One day last week, I spotted what seemed to me a large and intimidating spider suspended just below eye level on our back deck. Its huge web was spun from the eave down to the back of a wicker sofa then to the facing of the door into our sunroom, completing a sticky triangle that effectively blocked passage. Without much thought, I went to the closet to get a broom so I could sweep it all away.
I called out to Martha, who was sitting in the living room reading a book. “Do you want to see a big spider and its impressive web before I get rid of it?” She came to the kitchen window and peered out. “Wow,” she said. And then, after a pause, “She worked hard all day.”
Those words turned the broom in my hand into a weapon of mass destruction. “So you think I should leave her alone?” I asked. (Notice she was now personalized.) “Your choice,” Martha said, walking away from the window and back to the living room. When she sat down again, she called out, “Why don’t you find out what kind of spider it is?”
Such a reprieve seemed only fair. So I leaned the broom against the sunroom door and found my laptop. I searched “types of spiders” and scrolled through the images. I found a picture that seemed to match the creature I was eyeing with some trepidation, and then clicked the link to the website where it was identified.

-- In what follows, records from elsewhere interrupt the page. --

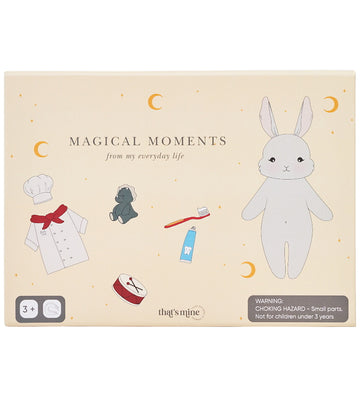 That's Mine Magnetisch speelbord - Lou - Bunny - Thats Mine - OneSize - Magnetisch speelgoed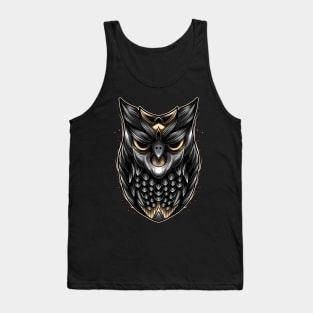 Head Owl Tank Top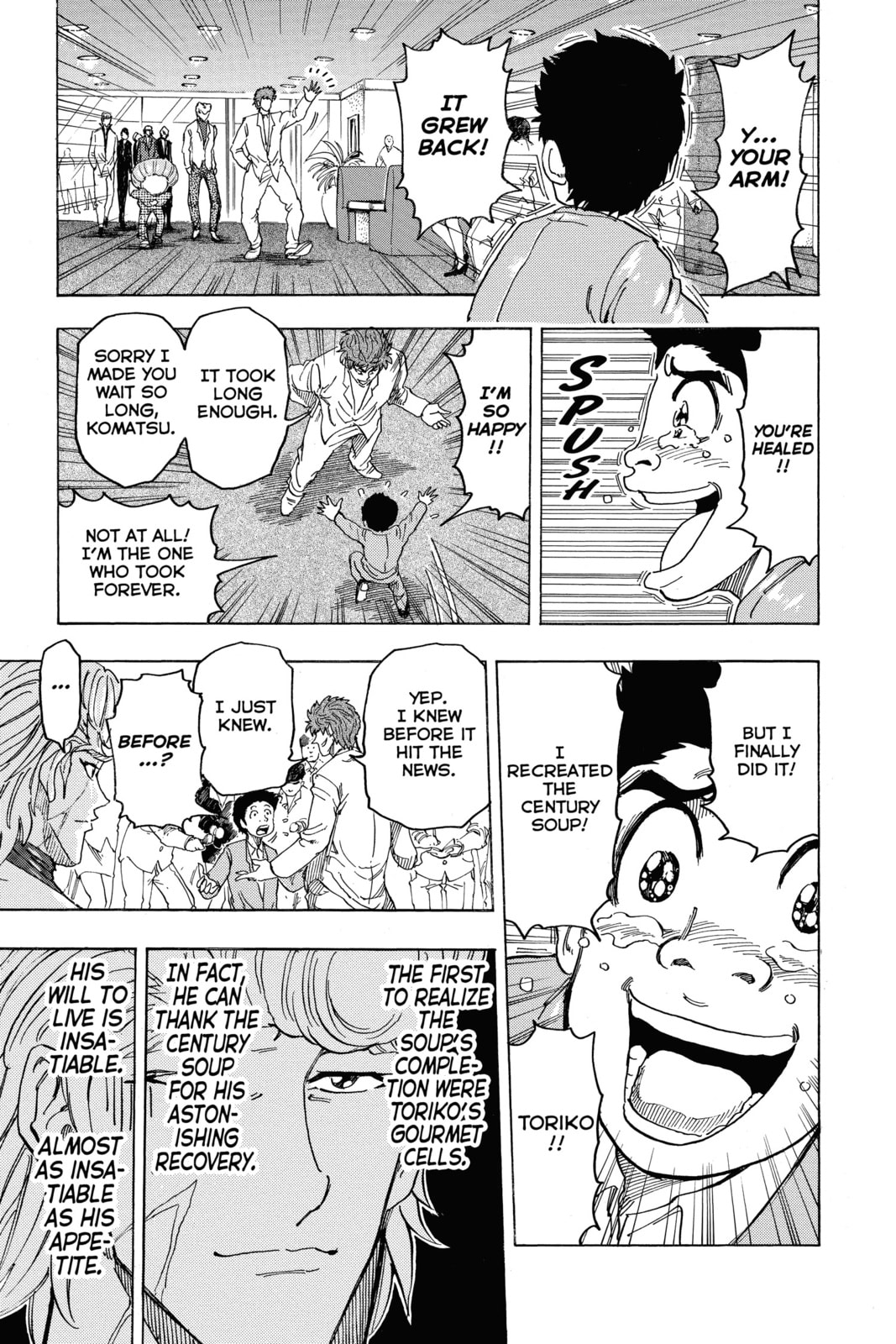 Read Toriko chapter 98 image 10 on Lezhin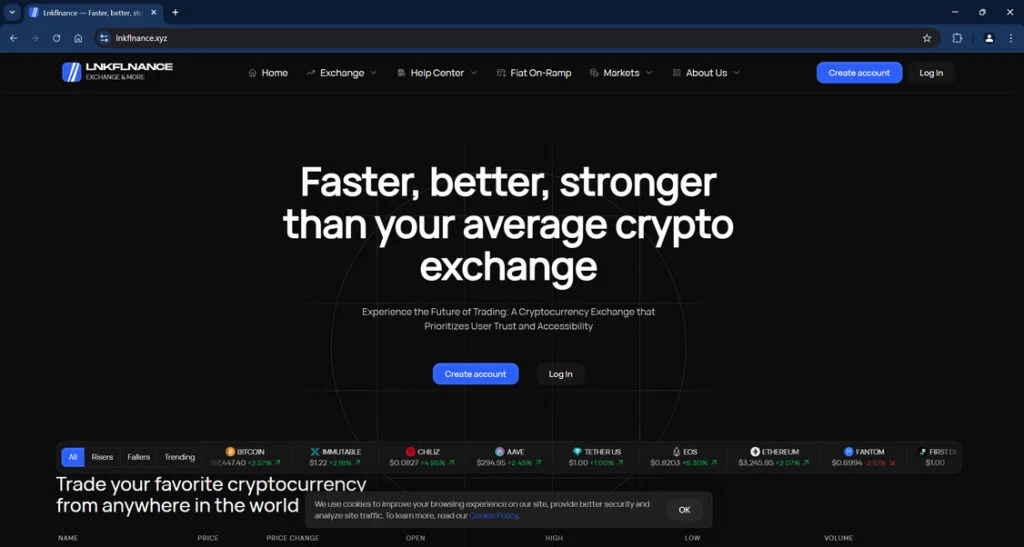 Lnkflnance.xyz Crypto Scam - Our Breakdown of This Crypto Con 1 Lnkflnance.xyz scam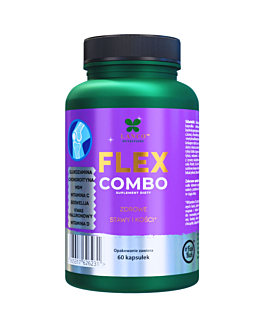 Lanco Nutritions Flex Combo, tabletki na stawy Premium, 60 kaps.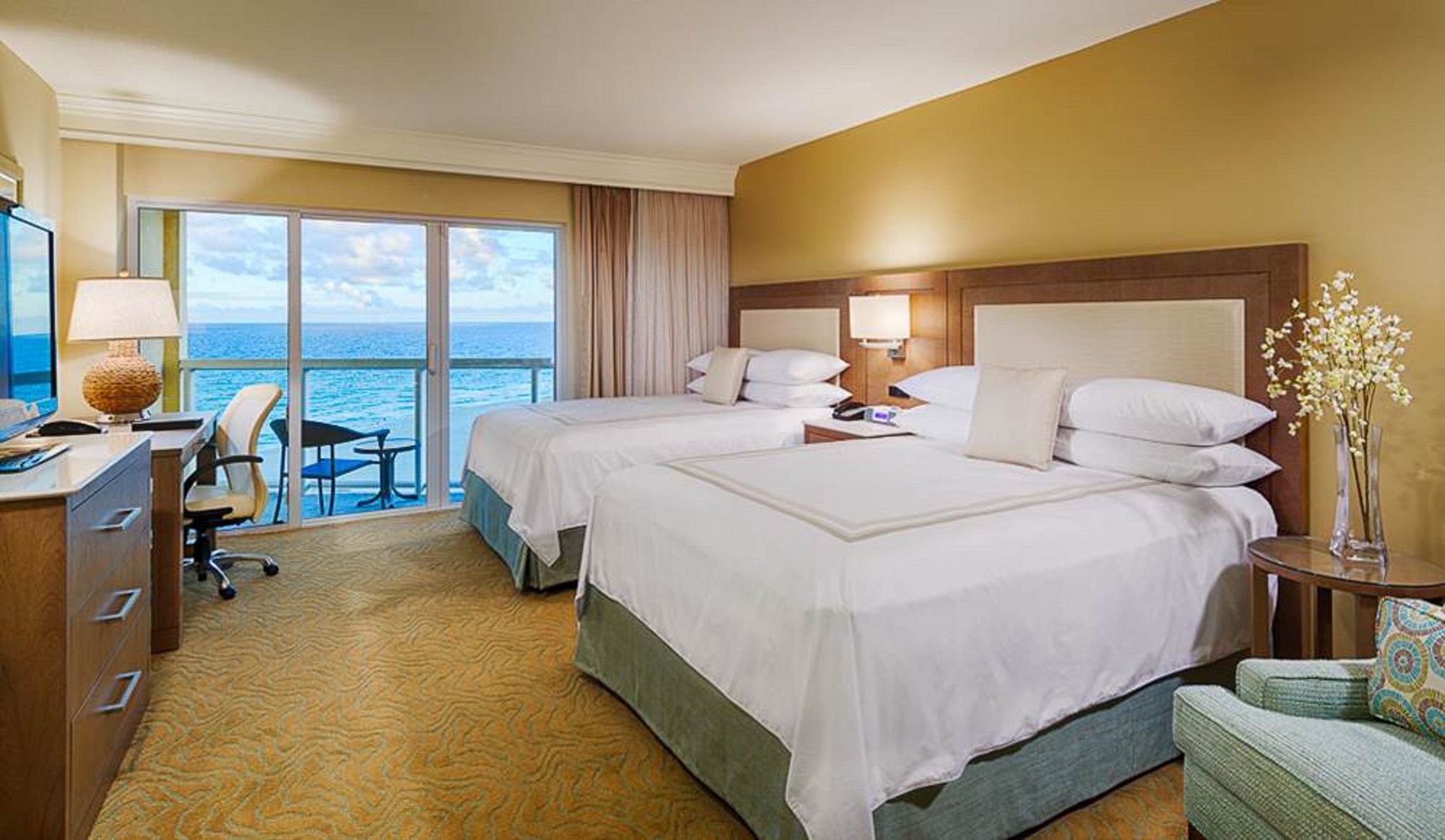 Fort Lauderdale Marriott Pompano Beach Resort And Spa Δωμάτιο φωτογραφία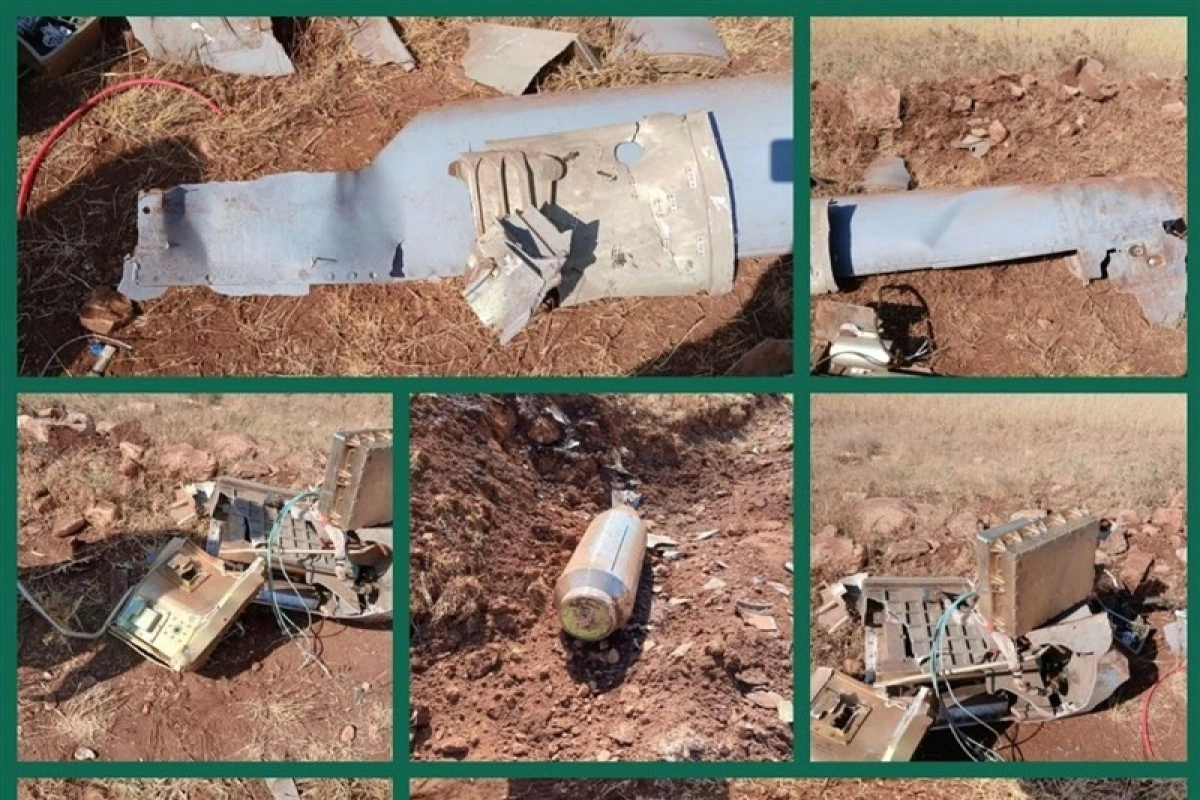 SEPAH ABŞ-ın qanadlı raketini vurduğunu açıqlayıb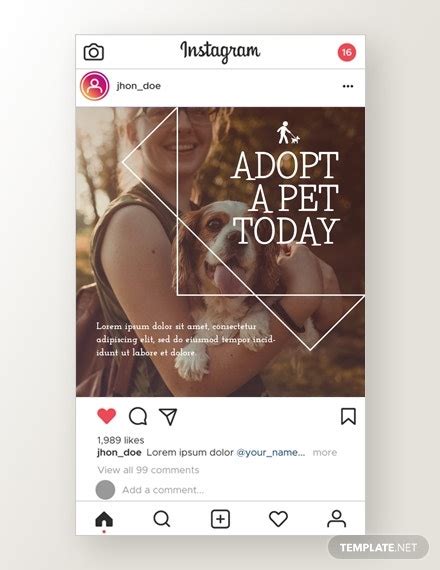 10 Instagram Ad Templates In Psd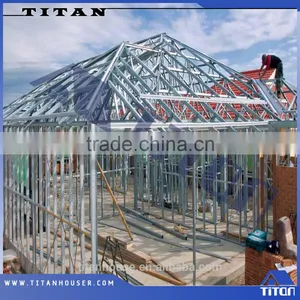Light Gauge Steel Prefabricated Structure Framing thumbnail-1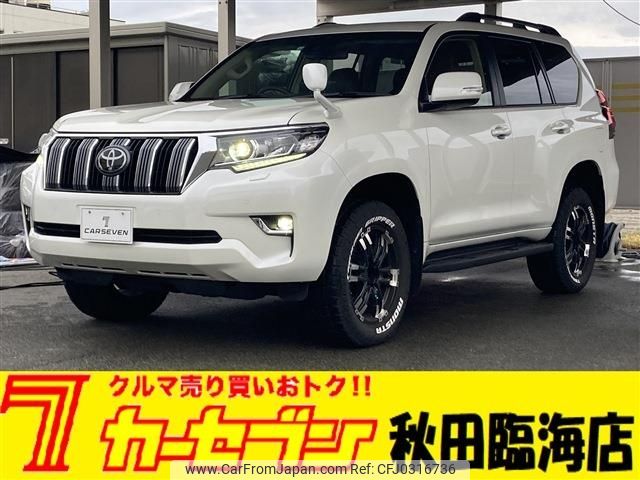 toyota land-cruiser-prado 2022 -TOYOTA--Land Cruiser Prado 3DA-GDJ150W--GDJ150-0079378---TOYOTA--Land Cruiser Prado 3DA-GDJ150W--GDJ150-0079378- image 1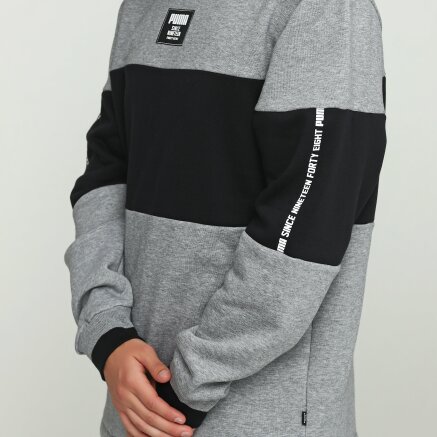 Кофта Puma Rebel Block Crew Fl - 112047, фото 5 - интернет-магазин MEGASPORT
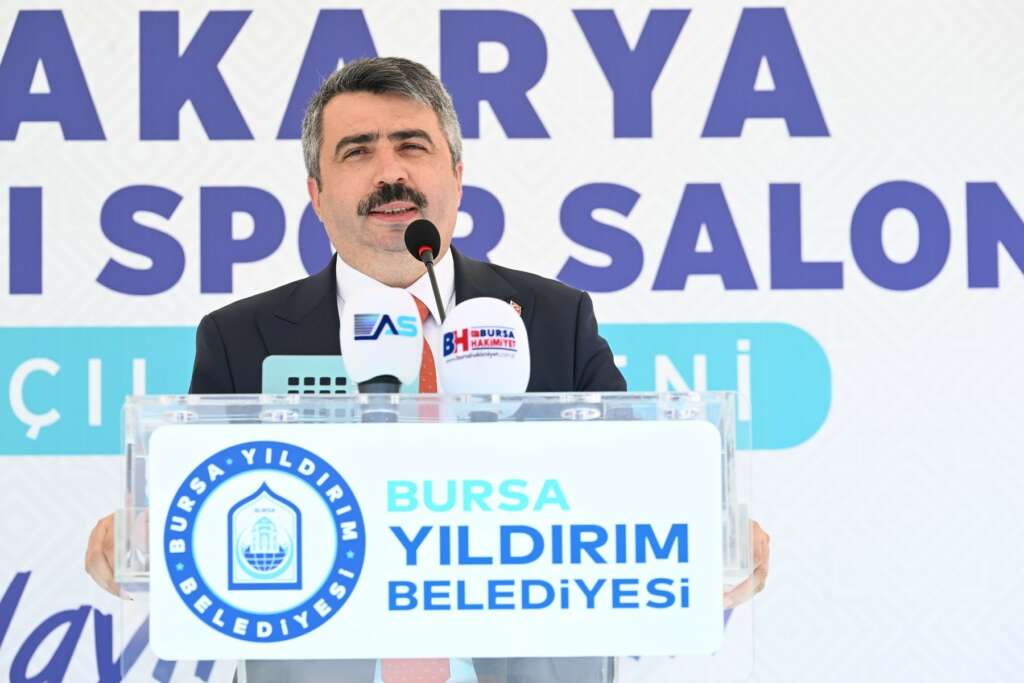 Yıldırım’da 6 yılda 22 spor tesisi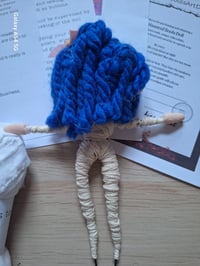 Image 6 of Doll making kit. Rag doll making kit. Doll making unique whimsical fun craft kit DIY doll making.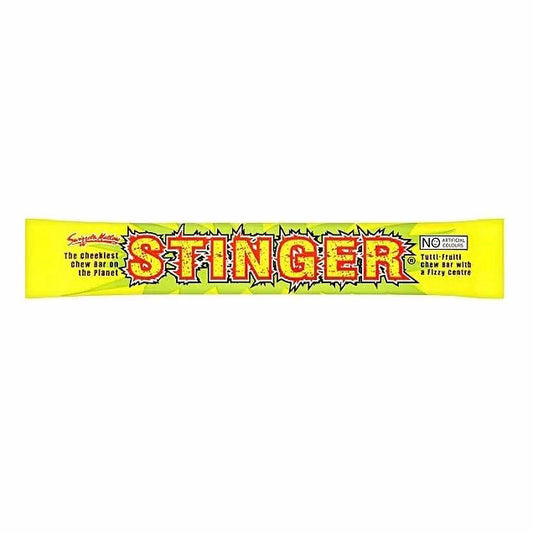 Swizzels stinger tutti fruity chew bar 18g (UK)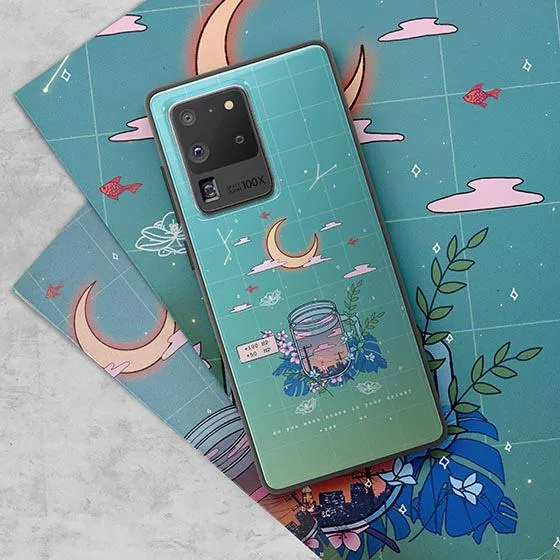 Twilight Tea LED Case for Samsung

The fearful arachnid blocking passage from the sunroom to the deck turned out to be a “garden spider” whose bite was “unpleasant but harmless to humans.”
I closed the laptop, picked up the broom and went to the living room. I reported my finding to Martha and said, “I can’t very well destroy Charlotte. I guess I’ll leave her there as part of the protected wildlife in our backyard.” She looked up from her book, her face beaming with a triumphant grin.